Through her involvement with NOAA and the Intergovernmental Oceanographic Commission’s Caribbean Tsunami Warning Network, Toscano and her Smithsonian colleagues learned how to build a modern tide station. Based on specifications defined for ‘Sentinel Sea Level Sites’, modern tide stations include geodetic control networks of benchmarks, regular GPS/GNSS surveying, stable instrument platforms and state-of-the-art tide gauges. They were awarded a major Smithsonian Grand Challenges grant to build four such stations from Maryland to Panama.

The study of sea level demonstrates how global changes can produce local effects. Dr Philippe Hensel, a geodesist with the US National Geodetic Survey (NGS), says that while sea levels are rising globally, local or regional effects vary widely. Rates of change of sea level are influenced by vertical land movements (uplift or subsidence) as well as thermal properties of seawater and changes in local currents. As a result, the rates can vary significantly from one location to the next. For scientists to produce accurate results, they need long-term, site-specific information.

“We all know that global sea levels are rising,” Hensel explains, “but local effects of sea level change can be very different. Local ocean currents and vertical land motion will leave a much more nuanced signal on sea level change locally. So we’re emphasising the fact that local coastal habitats are responding to local changes in sea level.” For much of the coastal research work, consistent local data is more important than developing absolute elevations tied to a national or global datum.

· · · · · · ·

→ **THINGS TO DO**:
1. According to the source excerpt, how many tide stations did the Smithsonian Grand Challenges grant fund, and over what range?
2. Summarize the source excerpt in two sentences.
3. Reproduce the source excerpt starting with "The study of" and going on through "long-term, site-specific information.", with "scientists" renamed as "researchers".

→ **DATA**:
· · · · · · ·

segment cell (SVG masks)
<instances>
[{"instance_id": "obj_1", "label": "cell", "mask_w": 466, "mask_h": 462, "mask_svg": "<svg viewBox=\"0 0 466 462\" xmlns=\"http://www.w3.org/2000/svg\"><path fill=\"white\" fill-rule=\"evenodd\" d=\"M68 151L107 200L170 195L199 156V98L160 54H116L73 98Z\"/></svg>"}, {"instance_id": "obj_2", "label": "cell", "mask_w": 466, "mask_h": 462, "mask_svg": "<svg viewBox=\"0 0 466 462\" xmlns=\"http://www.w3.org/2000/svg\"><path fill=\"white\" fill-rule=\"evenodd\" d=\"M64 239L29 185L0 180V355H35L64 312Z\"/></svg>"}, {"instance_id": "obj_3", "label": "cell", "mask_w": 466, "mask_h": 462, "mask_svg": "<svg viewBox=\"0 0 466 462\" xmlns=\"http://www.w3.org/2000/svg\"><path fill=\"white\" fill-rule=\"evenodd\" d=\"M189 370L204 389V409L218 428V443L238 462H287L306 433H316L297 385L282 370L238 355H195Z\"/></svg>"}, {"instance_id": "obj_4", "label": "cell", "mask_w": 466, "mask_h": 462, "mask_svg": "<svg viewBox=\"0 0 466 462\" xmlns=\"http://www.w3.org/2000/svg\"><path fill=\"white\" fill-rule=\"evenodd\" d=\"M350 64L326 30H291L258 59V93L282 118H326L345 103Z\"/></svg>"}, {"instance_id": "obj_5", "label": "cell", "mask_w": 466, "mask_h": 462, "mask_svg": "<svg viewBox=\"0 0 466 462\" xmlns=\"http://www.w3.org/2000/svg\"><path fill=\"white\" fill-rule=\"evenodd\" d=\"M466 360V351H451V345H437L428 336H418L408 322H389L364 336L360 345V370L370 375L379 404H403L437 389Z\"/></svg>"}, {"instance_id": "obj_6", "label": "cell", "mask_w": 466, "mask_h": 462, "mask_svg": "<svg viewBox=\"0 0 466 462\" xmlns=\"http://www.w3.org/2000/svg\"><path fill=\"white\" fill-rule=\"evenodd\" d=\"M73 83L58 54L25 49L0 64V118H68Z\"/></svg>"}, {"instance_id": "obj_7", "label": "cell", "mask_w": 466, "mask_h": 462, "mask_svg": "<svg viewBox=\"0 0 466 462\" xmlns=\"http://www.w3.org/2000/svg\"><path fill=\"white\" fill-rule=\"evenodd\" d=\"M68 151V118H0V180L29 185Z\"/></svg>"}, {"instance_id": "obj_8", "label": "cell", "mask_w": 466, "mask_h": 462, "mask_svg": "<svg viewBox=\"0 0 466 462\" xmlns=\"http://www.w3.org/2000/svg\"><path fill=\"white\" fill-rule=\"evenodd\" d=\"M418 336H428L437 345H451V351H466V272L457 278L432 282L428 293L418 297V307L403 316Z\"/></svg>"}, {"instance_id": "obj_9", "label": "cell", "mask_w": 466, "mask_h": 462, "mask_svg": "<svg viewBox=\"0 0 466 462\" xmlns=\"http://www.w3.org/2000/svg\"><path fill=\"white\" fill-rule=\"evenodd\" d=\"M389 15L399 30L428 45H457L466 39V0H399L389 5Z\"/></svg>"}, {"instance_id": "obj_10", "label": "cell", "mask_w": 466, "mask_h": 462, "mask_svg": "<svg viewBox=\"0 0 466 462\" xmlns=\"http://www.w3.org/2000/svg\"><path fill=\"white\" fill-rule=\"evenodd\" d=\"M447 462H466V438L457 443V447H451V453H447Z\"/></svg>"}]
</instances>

· · · · · · ·

→ **RESULTS IN ORDER**:
1. Four stations, from Maryland to Panama.

2. Toscano and her Smithsonian colleagues learned to build modern tide stations through NOAA and the Caribbean Tsunami Warning Network, and they received a Smithsonian Grand Challenges grant to build four such stations from Maryland to Panama. Although sea levels are rising globally, local factors such as vertical land movement, seawater thermal properties and local currents make rates vary widely by location, so scientists need long-term, site-specific data.

3.
The study of sea level demonstrates how global changes can produce local effects. Dr Philippe Hensel, a geodesist with the US National Geodetic Survey (NGS), says that while sea levels are rising globally, local or regional effects vary widely. Rates of change of sea level are influenced by vertical land movements (uplift or subsidence) as well as thermal properties of seawater and changes in local currents. As a result, the rates can vary significantly from one location to the next. For researchers to produce accurate results, they need long-term, site-specific information.